Suma autoridad en la historia y nombres de las calles de México fue otro estudioso ejemplar, de origen guanajuatense. “Dicen que Luis González Obregón levantaría del suelo poco más de metro y medio, y que era delgaducho, de hombros encorvados, largos y espesos bigotes, y extraordinariamente miope”.
Así describe José Luis Martínez a González Obregón en el prólogo al erudito libro de éste: Las calles de México (Alianza Editorial, México, 1998).
Miembro de la Academia Mexicana de la Lengua, director de la Academia Mexicana de Historia y cofundador del Liceo Mexicano Científico y Literario, su auténtica vida de trabajo transcurrió en el encierro en archivos y bibliotecas.
La parte magna de su obra escrita la dedicó a la historia y leyendas de las calles de México, muy consciente de la importancia de sus nombres.
“La historia de la ciudad de México, como la historia de todas las ciudades, tiene mucha relación con los nombres de sus calles, históricos unos y legendarios otros”, anotó.
En las ciudades unas cosas son de contento, y otras de pesadumbre y enojo, escribió Fray Luis de León.
Además de constituir la vía urbana más reconocida en el país, el Paseo de la Reforma es la más limpia y vigilada de la ciudad, la más bella y expuesta.
La opulenta avenida acoge en la actualidad las marchas y manifestaciones de alegría, de repudio, de furia o indignación de los habitantes de la ciudad, lo mismo que la de los grupos inconformes que provienen del interior de la República para celebrar o protestar por los resultados del fútbol o de las elecciones. Asimismo, desfiles de los alebrijes o de los Santos Reyes.

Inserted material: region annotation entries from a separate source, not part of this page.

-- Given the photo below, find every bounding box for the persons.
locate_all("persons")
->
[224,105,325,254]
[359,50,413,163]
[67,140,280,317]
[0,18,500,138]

Otras manifestaciones por la falla o manipulación de plazas de maestros en el sureste, contra la violencia que azota al país, por incumplimiento de compromisos gubernamentales con tal o cual gremio o comunidad, etcétera.
Desde luego, hay calles y avenidas bellas y relucientes –no quedan demasiadas– a lo largo de la ciudad.
La Avenida Álvaro Obregón, en la Colonia Roma, es un ejemplo grato, pues no sólo está dotada de magnificencia urbana, sino que conserva la sencillez que demanda la auténtica belleza. El camellón que la parte por el medio es insustituible como verde andador del vecindario y de los -cada día más- visitantes y forasteros que la transitan.
Pragmáticos, los estadounidenses han preferido en varias partes numerar antes que bautizar sus vías urbanas.
Durante nuestra etapa diplomática en Nueva York habitamos un departamentito ubicado en la esquina de las avenidas 29 y 3ª y la Misión de México ante Naciones Unidas se halla en la 44 y 1ª. Varias ciudades los han imitado.
Mérida, nuestra yucateca Mérida también le dio por numerar algunas zonas.
Entre quienes embellecen sus calles al nombrarlas se hallan los chinos.
La primera vez que visitamos Pekín, en 1980, paramos en un inmenso hotel ubicado en la ‘Avenida de la paz celestial’. Ha transcurrido mucho tiempo desde entonces…
Hace algunas décadas, cuando arribamos a la CDMX, existía en el corazón de la urbe –acaso para efectos vitales de la ciudad, la más importante–, la Avenida San Juan de Letrán, que luego se convertía en la Avenida del Niño Perdido.
Hermosísimos nombres los dos, cargados de historia y de carácter.
Ese conducto vial lleva hoy el atroz nombre de «Eje Central Lázaro Cárdenas». Igual, la Avenida San Jerónimo –sonoro nombre– en el sur de la ciudad, se convirtió en el poco grato ‘Eje 10 Sur’.
Mientras redactaba esta nota recordé que Margo Glantz lamenta el cambio de los nombres de las calles de sus deleitables Genealogías.
Como el de «Capuchinas’, «por el largo y obsoleto nombre de Venustiano Carranza» por ejemplo; o «La Piedad, llamada ahora Cuauhtémoc»; y ruega porque «La Merced conserve siempre sus Jesuses y Marías, sus Correos Mayores con Ehden y todo, sus Soledades y Reginas».
De manera que colonias, barrios o repartos con calles de nombres sonoros nos ganan para sí, ya con nombrarlos. Si el amor empieza por los sentidos, el del oído es concluyente. Por allí entra la música del mundo.